> **Article**
--- Start ---
For writers, one way of measuring the passing of years that culminate in the experience of human life is in a memoir. Over the past year, the South African literary landscape has been enriched by the publishing of astonishing, brilliant memoirs that include Sisonke Msimang’s Always Another Country, Thuli Nhlapo’s Colour Me Yellow, Sara-Jayne King’s Killing Karoline and Siya Khumalo’s You Have to Be Gay to Know God.

Each of these books offers diverse and intersecting personal narratives, revealing as much about the authors as they do about what it means to be and become against a South African backdrop.

Iman Rappetti’s Becoming Iman enters this domain as a deeply vulnerable, achingly honest, hilarious and vibrant narrative of a life punctuated by difference and change. In a series of vignettes, she journeys from her upbringing as a mixed-race child in Durban’s Reservoir Hills to her religious conversion, her move to Iran and her return to South Africa, with a refreshing frankness and studied observations of race, religion and gender.
--- End ---
> **Written instruction a**
Render the part of the listing that opens with the line containing "How great a distance" and runs through the end of the listing as a JSON list of strings, one string per line, leaving out blank lines.

> **Data section**
--- Start ---
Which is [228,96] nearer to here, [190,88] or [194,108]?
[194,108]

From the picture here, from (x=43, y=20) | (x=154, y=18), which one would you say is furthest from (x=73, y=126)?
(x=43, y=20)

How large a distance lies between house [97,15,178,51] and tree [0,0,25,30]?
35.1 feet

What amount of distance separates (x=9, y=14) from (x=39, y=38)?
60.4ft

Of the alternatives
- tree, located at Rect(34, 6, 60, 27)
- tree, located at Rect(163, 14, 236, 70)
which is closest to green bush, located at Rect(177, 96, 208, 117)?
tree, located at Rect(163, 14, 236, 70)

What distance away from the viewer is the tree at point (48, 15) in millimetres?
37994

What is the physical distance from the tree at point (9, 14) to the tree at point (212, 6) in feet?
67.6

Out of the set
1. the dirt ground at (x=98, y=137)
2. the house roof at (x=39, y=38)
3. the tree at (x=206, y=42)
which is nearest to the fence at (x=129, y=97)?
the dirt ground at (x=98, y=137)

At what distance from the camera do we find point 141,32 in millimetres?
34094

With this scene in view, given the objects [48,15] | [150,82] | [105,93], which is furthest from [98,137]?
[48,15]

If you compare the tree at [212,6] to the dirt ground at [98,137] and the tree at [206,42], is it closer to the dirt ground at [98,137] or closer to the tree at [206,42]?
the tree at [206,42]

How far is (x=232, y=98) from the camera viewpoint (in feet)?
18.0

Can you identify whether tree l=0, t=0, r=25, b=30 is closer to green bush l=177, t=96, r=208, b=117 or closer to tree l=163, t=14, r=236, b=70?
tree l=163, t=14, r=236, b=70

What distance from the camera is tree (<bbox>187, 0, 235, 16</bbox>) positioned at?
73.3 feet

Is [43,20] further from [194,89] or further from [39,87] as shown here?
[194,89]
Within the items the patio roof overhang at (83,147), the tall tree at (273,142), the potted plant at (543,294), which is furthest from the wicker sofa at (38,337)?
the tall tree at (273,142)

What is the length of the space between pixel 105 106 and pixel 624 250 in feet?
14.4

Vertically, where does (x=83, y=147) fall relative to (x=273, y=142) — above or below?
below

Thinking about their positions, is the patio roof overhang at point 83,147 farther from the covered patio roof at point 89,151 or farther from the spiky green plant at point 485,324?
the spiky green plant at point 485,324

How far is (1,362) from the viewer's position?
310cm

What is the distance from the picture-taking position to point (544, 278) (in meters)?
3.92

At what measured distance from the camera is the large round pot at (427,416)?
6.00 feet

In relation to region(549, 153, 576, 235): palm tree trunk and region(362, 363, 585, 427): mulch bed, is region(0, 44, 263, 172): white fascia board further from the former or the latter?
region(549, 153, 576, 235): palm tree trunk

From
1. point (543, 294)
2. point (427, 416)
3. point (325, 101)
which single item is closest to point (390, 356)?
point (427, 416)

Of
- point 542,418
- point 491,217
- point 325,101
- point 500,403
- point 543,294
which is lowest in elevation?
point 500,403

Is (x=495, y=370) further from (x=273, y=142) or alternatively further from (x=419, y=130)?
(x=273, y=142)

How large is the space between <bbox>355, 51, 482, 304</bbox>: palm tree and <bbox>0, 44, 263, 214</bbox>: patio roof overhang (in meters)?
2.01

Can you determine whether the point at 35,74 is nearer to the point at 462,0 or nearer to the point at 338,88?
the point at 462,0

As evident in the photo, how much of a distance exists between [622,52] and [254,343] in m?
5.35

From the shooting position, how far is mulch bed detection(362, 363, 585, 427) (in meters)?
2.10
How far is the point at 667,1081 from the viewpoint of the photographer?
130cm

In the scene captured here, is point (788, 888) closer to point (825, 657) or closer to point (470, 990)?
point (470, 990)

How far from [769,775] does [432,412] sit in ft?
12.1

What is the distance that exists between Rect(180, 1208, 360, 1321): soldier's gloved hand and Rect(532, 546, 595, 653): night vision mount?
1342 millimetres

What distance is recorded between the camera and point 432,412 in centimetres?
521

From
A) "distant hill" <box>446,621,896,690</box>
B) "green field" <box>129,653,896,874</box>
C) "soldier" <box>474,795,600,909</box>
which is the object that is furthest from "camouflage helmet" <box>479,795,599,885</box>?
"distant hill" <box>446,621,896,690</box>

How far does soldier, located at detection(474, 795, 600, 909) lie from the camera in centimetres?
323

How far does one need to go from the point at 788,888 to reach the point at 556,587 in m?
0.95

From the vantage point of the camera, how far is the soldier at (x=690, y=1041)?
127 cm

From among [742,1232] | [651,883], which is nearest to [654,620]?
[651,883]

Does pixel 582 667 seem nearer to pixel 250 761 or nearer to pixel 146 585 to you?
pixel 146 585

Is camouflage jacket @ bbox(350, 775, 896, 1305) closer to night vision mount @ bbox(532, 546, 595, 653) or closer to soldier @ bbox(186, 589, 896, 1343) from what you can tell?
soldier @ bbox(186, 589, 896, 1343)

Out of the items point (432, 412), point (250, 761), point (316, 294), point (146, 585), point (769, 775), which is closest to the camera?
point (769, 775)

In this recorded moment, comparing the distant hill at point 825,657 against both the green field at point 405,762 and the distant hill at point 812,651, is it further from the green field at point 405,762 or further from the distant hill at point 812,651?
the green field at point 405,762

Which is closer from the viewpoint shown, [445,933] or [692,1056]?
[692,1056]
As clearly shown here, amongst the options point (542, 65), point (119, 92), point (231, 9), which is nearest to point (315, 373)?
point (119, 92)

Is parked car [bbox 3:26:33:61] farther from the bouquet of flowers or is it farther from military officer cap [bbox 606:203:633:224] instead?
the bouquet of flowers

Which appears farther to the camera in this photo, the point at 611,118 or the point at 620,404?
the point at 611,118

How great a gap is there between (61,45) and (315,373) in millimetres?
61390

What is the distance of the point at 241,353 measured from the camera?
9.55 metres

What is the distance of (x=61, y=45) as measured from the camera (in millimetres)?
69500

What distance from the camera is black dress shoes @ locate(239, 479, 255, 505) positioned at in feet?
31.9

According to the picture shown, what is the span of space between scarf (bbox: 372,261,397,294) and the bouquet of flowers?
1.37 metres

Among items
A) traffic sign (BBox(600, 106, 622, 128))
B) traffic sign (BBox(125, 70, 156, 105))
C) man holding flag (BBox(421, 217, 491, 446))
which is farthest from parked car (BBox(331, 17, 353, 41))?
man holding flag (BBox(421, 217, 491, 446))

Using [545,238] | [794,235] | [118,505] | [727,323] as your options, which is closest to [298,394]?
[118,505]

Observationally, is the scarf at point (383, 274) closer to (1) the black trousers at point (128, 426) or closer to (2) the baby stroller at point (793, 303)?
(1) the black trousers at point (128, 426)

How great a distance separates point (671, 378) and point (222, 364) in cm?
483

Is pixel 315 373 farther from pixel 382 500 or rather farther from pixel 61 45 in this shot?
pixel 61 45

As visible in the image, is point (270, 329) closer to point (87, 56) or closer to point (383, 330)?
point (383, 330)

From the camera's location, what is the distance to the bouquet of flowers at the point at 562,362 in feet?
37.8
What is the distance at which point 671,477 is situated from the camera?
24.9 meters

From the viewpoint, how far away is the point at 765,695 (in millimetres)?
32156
--- End ---
> **Written instruction b**
Reproduce word for word the part of the article on South African memoirs that opens with the words containing "For writers, one" and closes with "to Know God.".

> **Correct response a**
[
  "How great a distance separates point (671, 378) and point (222, 364) in cm?",
  "483",
  "Is pixel 315 373 farther from pixel 382 500 or rather farther from pixel 61 45 in this shot?",
  "pixel 61 45",
  "As visible in the image, is point (270, 329) closer to point (87, 56) or closer to point (383, 330)?",
  "point (383, 330)",
  "From the camera's location, what is the distance to the bouquet of flowers at the point at 562,362 in feet?",
  "37.8",
  "What is the distance at which point 671,477 is situated from the camera?",
  "24.9 meters",
  "From the viewpoint, how far away is the point at 765,695 (in millimetres)?",
  "32156"
]

> **Correct response b**
For writers, one way of measuring the passing of years that culminate in the experience of human life is in a memoir. Over the past year, the South African literary landscape has been enriched by the publishing of astonishing, brilliant memoirs that include Sisonke Msimang’s Always Another Country, Thuli Nhlapo’s Colour Me Yellow, Sara-Jayne King’s Killing Karoline and Siya Khumalo’s You Have to Be Gay to Know God.